The education research community has reached consensus on very few issues. One that seems to be almost universally agreed upon is that teachers are the largest within-school factor affecting student performance. As a result, I think just about everybody agrees that students having better teachers is a good thing. But it seems like everybody has a different idea as to how we can do this.
I'll skip over recruitment, retention, and training of teachers for right now and focus on the debate around class size. We can boil it down to essentially two positions:
1.) Classes should be made as small as possible because teachers are more effective when they have to teach fewer kids
2.) We should assign the best teachers as many kids as feasibly possible in order to ensure that as many kids as possible have a great teacher
The Economist's blog on American politics has an interesting post essentially supporting position #2, but taking up another notch. The author suggests that the best teachers be broadcast to multitudes of classrooms across the country -- possibly thousands of students.

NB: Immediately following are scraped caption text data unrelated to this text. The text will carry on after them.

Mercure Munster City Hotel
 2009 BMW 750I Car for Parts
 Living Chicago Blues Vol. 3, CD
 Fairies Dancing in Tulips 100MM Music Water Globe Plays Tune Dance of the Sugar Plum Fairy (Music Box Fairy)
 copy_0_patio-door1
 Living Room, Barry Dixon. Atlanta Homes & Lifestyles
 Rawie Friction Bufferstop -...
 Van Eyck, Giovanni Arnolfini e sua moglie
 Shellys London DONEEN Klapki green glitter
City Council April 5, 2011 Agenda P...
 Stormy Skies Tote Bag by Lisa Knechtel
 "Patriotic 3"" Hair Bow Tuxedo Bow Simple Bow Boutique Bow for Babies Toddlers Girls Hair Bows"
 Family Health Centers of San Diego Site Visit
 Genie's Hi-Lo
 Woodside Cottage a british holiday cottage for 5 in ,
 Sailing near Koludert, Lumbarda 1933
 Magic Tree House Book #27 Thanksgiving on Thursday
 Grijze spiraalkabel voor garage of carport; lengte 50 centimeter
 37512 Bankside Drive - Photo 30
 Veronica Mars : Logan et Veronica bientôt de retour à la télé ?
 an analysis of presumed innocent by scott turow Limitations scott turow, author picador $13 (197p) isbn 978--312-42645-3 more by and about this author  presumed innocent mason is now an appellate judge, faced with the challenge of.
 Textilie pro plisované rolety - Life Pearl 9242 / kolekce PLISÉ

On the one hand, I wouldn't completely dismiss the idea -- particularly in subjects where there are shortages of experts -- because it has the potential to help students. But, on the other, the logistical problems would be enormous: Who manages the class? Who answers student questions? Who grades homework? and so on.
But here's my largest logistical beef with the idea: if the lessons are broadcast to audiences so large that interaction is impossible then why do they have to be broadcast live? Wouldn't a video be the same thing? Or, better yet, wouldn't some sort of integrated software with video be even better?
I'm not sure at what point somebody ceases to be a "teacher" -- does "teaching" somebody require interaction with them? Am I a teacher if I write a book on how to build a chair and somebody reads it and learns how to build a chair? Because I don't see much difference between that and the distance learning to the nth degree proposal. Which would then raise the question: do people learn best when taught by a teacher? My how complicated these things get. I'm going to stop there for now, but don't ever let anybody tell you that education is simple.